(Scraped caption text data)
"""

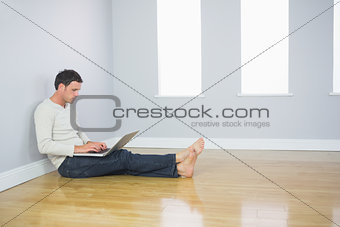 Casual good looking man leaning against wall using laptop
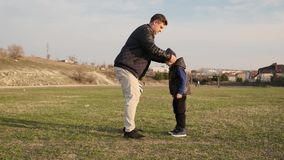 爸爸戴在他的儿子的温暖的黑帽会议并且继续与他的足球比赛户外慢动作 影视素材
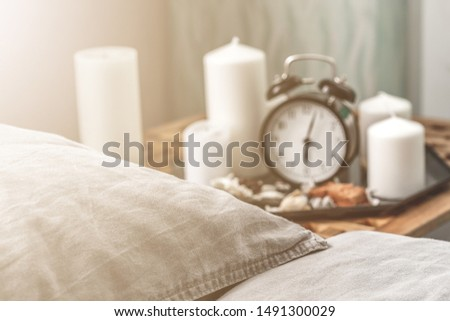 Cozy grey bedroom interior with comfortable bed near the wooden night table with candle, alarm clock and dried flowers. Cozy atmosphere at home. Warming up the cold winter or autumn evenings.  #1491300029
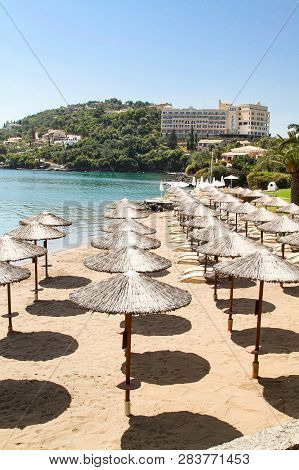 Beach With Reed Umbrellas In Corfu. Greece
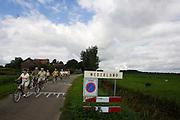Een groep fietsers rijdt het Overijsselse gehucht Nederland uit<br /> <br /> Cyclists in the Dutch town Nederland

"""

Problem description:
The expected output is every line of the data, unchanged, with the pictures skipped.

Response for this exercise:
 Casual good looking man leaning against wall using laptop
 爸爸戴在他的儿子的温暖的黑帽会议并且继续与他的足球比赛户外慢动作 影视素材
 Cozy grey bedroom interior with comfortable bed near the wooden night table with candle, alarm clock and dried flowers. Cozy atmosphere at home. Warming up the cold winter or autumn evenings.  #1491300029
 Beach With Reed Umbrellas In Corfu. Greece
Een groep fietsers rijdt het Overijsselse gehucht Nederland uit<br /> <br /> Cyclists in the Dutch town Nederland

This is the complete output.